** Start Records for the task **
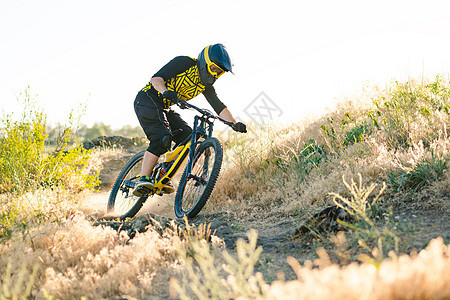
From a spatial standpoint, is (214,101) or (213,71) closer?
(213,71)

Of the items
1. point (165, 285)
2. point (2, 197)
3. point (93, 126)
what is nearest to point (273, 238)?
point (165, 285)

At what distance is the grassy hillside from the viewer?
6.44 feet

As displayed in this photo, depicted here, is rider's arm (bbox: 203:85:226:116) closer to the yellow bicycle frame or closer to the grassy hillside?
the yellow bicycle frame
** End Records for the task **
** Start Records for the task **
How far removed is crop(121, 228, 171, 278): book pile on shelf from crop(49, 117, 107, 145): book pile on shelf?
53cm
** End Records for the task **
Aim —
Count how many lines in the records above contain the string "yellow", treating uppercase and lowercase as different. Reply with the number only.

Correct answer —
2